Kuş Dili: Kuşdilini kullanma amacı başkalarının anlamaması içindir. Bu dili kullananlar, konuştukları dile çeşitli sesler ekleyerek ya da sözcüklerin yapısını, şeklini değiştirerek kendi aralarında gizli bir şekilde anlaşmaya çalışırlar. Öğrenilmesi kolay kurallara dayanan kuşdili, genellikle ilk kez duyan çocuklarca zekâ oyunu olarak algılanır. İnsanların sözlü olarak konuştukları kuşdilinden başka, yazı dilini kullanarak, konuştukları kuşdili türleri de bulunmaktadır. Amaç başkalarının anlamaması için kendi aralarında şifreli konuşmaktır. Rus İşgalinde ve Milli Mücadele döneminde bölge insanının savaş ve direnişinde, haberleşmesinde gizli iletişim aracı olarak kuşdilini kullandığına dair kayıtlar vardır. Kelimenin hecelerine karga sesine benzetilerek g’li heceler eklenmesiyle yapılan konuşma için ise ‘karga dili’ veya ‘kargaca’ denmektedir. Gümüşhane yöresinde bunlara ilaveten “ku” hecelerinin eklenmesiyle oluşturulan bir de  “keklik dili” adlandırılmasına rastlanmıştır. Kuş dili en çok kullanılan şekliyle konuştuklarını etraflarındakilerden saklamak isteyenlerin ca, ce, cı, ci, co, cö, cu, cü; ga, ge, gı, gi, go, gö, gu, gü; fa, fe, fı, fi, fo, fö, fu, fü; va, ve, vı, vi, vo, vö, vu, vü; ba, be, bı, bi, bo, bö, bu, bü; ya, ye, yı, yi, yo, yö, yu, yü; pça, pçe, pçı, pçi, pço, pçö, pçu, pçü; ska, ske, skı, ski, sko, skö, sku, skü; htabata, htebete, htıbıtı, htibiti, htoboto, htöbötö, htubutu, htübütü; sra, sre, srı, sri, sro, srö, sru, srü; sta, ste, stı, sti, sto, stö, stu, stü hecelerinin kalınlık incelik ve düzlük yuvarlaklık uyumuna uyularak, kelimeyi oluşturan açık hecelerin sonuna ve kapalı hecelerin açık duruma getirilerek içine eklenmesi suretiyle konuşulur. Örneğin “Ben seni seviyorum.” cümlesi kuşdiliyle şu şekillerde söylenir:

  • c’li hecelerle: Becen sece-nici sece-vici-yoco-rucum.

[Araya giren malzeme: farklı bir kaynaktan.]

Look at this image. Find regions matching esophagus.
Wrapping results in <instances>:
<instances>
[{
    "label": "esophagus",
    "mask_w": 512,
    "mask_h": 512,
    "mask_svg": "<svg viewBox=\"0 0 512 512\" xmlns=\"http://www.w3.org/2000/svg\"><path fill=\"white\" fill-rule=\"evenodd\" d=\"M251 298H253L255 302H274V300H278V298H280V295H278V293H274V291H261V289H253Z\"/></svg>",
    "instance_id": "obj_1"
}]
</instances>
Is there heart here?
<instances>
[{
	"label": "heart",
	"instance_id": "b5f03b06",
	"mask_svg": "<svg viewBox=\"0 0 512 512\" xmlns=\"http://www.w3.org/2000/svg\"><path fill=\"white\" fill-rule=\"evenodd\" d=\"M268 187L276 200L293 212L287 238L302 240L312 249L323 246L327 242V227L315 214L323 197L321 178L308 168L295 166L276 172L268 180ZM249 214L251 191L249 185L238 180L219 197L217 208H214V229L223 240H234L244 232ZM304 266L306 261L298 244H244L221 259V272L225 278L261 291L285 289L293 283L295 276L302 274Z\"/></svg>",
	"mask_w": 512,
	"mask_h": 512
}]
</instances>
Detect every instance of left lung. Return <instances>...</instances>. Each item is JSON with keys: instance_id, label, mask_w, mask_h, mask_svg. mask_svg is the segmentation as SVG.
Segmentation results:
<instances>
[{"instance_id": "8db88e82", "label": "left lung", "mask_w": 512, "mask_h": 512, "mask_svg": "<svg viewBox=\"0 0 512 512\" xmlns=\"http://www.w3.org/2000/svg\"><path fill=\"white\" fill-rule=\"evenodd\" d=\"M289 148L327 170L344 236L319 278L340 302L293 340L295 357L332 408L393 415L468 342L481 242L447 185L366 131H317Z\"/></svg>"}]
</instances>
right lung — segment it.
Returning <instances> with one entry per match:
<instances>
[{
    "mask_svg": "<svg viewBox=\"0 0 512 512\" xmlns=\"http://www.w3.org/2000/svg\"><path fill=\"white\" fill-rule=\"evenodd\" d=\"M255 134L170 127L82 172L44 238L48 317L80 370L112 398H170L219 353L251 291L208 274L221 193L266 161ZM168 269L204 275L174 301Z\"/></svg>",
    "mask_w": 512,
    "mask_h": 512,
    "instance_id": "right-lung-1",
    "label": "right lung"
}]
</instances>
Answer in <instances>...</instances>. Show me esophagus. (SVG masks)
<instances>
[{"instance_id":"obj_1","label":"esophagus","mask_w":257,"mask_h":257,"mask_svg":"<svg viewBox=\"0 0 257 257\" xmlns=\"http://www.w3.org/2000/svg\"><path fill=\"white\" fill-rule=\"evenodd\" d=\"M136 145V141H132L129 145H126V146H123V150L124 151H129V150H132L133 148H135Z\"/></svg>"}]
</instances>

  • g’li hecelerle: Begen sege-nigi sege-vigi-yogo-rugum.
  • f’li hecelerle: Befen sefe-nifi sefe-vifi-yofo-rufum.
  • v’li hecelerle: Beven seve-nivi seve-vivi-yovo-ruvum.
  • b’li hecelerle: Beben sebenibi sebevibiyoborubum.
  • y’li hecelerle: Beyen seye-niyi seye-viyi-yoyo-ruyum.
  • pça’lı hecelerle: Bepçen sepçenipçi sepçevipçiyopçorupçum.
  • ska’lı hecelerle: Besken seskeniski seskeviskiyoskoruskum.
  • sra’lı hecelerle: Besren sesrenisri sesrevisriyosrorusrum.
  • sta’lı hecelerle: Besten sestenisti sestevistiyostorustum.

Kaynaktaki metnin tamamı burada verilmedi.